[Rows of spatial question data]
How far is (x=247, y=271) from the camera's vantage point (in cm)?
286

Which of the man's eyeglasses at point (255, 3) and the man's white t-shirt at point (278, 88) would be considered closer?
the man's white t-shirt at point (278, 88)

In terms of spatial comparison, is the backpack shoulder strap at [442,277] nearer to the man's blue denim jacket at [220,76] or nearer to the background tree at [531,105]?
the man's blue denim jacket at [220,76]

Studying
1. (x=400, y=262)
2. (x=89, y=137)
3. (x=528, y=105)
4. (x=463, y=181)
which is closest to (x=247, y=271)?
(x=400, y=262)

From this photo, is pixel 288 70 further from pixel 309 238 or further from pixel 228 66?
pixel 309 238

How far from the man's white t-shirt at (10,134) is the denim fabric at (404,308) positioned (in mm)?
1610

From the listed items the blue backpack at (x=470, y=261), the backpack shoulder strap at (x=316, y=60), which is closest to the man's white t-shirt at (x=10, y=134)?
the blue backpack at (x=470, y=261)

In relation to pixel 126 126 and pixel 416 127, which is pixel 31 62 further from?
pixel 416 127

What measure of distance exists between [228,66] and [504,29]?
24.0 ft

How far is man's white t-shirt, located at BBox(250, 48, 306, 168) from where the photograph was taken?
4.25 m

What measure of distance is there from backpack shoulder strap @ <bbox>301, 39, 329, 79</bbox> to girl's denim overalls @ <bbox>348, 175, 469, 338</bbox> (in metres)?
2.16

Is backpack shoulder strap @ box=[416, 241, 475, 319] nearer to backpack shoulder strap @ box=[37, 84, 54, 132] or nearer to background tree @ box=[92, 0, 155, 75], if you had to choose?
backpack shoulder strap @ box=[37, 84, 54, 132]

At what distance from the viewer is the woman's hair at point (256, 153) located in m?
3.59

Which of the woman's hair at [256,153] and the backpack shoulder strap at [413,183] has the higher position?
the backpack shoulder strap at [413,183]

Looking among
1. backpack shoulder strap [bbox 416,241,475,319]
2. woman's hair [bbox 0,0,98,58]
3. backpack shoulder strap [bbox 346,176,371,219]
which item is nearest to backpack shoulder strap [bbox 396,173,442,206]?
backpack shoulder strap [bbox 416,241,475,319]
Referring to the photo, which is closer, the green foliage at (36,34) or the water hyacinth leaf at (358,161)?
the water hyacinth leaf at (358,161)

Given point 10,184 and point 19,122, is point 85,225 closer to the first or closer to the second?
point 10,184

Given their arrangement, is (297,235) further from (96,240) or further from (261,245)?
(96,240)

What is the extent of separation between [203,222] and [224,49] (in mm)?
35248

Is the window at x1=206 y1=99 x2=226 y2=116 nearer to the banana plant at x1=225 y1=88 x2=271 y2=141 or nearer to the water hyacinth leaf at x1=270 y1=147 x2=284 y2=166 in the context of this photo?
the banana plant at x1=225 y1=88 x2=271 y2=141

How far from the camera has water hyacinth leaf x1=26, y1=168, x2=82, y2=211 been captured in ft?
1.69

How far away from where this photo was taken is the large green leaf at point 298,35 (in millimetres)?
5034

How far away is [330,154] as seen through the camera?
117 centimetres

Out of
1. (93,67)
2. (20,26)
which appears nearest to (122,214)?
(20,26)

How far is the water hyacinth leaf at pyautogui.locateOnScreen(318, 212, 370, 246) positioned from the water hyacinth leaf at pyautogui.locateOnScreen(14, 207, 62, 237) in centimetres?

Work to complete.
All the entries above need to be reproduced exactly.

Final result.
How far is (x=247, y=271) from the camera's vantage point (in cm)?
286

Which of the man's eyeglasses at point (255, 3) and the man's white t-shirt at point (278, 88) would be considered closer?
the man's white t-shirt at point (278, 88)

In terms of spatial comparison, is the backpack shoulder strap at [442,277] nearer to the man's blue denim jacket at [220,76] or nearer to the background tree at [531,105]?
the man's blue denim jacket at [220,76]

Studying
1. (x=400, y=262)
2. (x=89, y=137)
3. (x=528, y=105)
4. (x=463, y=181)
which is closest to (x=247, y=271)?
(x=400, y=262)

From this photo, is pixel 288 70 further from pixel 309 238 or further from pixel 228 66?
pixel 309 238

How far from the man's white t-shirt at (10,134) is the denim fabric at (404,308) positioned (in mm)?
1610

From the listed items the blue backpack at (x=470, y=261), the backpack shoulder strap at (x=316, y=60), which is closest to the man's white t-shirt at (x=10, y=134)?
the blue backpack at (x=470, y=261)

In relation to pixel 126 126 and pixel 416 127, which is pixel 31 62 further from?
pixel 416 127

What measure of distance exists between [228,66] and [504,29]?
24.0 ft

How far is man's white t-shirt, located at BBox(250, 48, 306, 168) from where the photograph was taken?
4.25 m

What measure of distance is there from backpack shoulder strap @ <bbox>301, 39, 329, 79</bbox> to girl's denim overalls @ <bbox>348, 175, 469, 338</bbox> (in metres)?
2.16

Is backpack shoulder strap @ box=[416, 241, 475, 319] nearer to backpack shoulder strap @ box=[37, 84, 54, 132] or nearer to background tree @ box=[92, 0, 155, 75], if you had to choose?
backpack shoulder strap @ box=[37, 84, 54, 132]

At what distance from the viewer is the woman's hair at point (256, 153) located in m?
3.59

Which of the woman's hair at [256,153] and the backpack shoulder strap at [413,183] has the higher position?
the backpack shoulder strap at [413,183]

Looking among
1. backpack shoulder strap [bbox 416,241,475,319]
2. woman's hair [bbox 0,0,98,58]
3. backpack shoulder strap [bbox 346,176,371,219]
which item is nearest to backpack shoulder strap [bbox 396,173,442,206]?
backpack shoulder strap [bbox 416,241,475,319]
Referring to the photo, which is closer, the green foliage at (36,34) or the water hyacinth leaf at (358,161)?
the water hyacinth leaf at (358,161)

Given point 10,184 and point 19,122, is point 85,225 closer to the first or closer to the second?
point 10,184

Given their arrangement, is (297,235) further from (96,240) or further from (261,245)?
(96,240)

What is the extent of separation between [203,222] and [224,49] (in mm)?
35248

Is the window at x1=206 y1=99 x2=226 y2=116 nearer to the banana plant at x1=225 y1=88 x2=271 y2=141 or nearer to the water hyacinth leaf at x1=270 y1=147 x2=284 y2=166 in the context of this photo?
the banana plant at x1=225 y1=88 x2=271 y2=141

How far from the camera has water hyacinth leaf x1=26, y1=168, x2=82, y2=211 been captured in ft?
1.69

How far away from where this photo was taken is the large green leaf at point 298,35 (in millimetres)?
5034

How far away is [330,154] as seen through the camera?
117 centimetres

Out of
1. (93,67)
2. (20,26)
which appears nearest to (122,214)?
(20,26)

How far is the water hyacinth leaf at pyautogui.locateOnScreen(318, 212, 370, 246) positioned from the water hyacinth leaf at pyautogui.locateOnScreen(14, 207, 62, 237) in centimetres?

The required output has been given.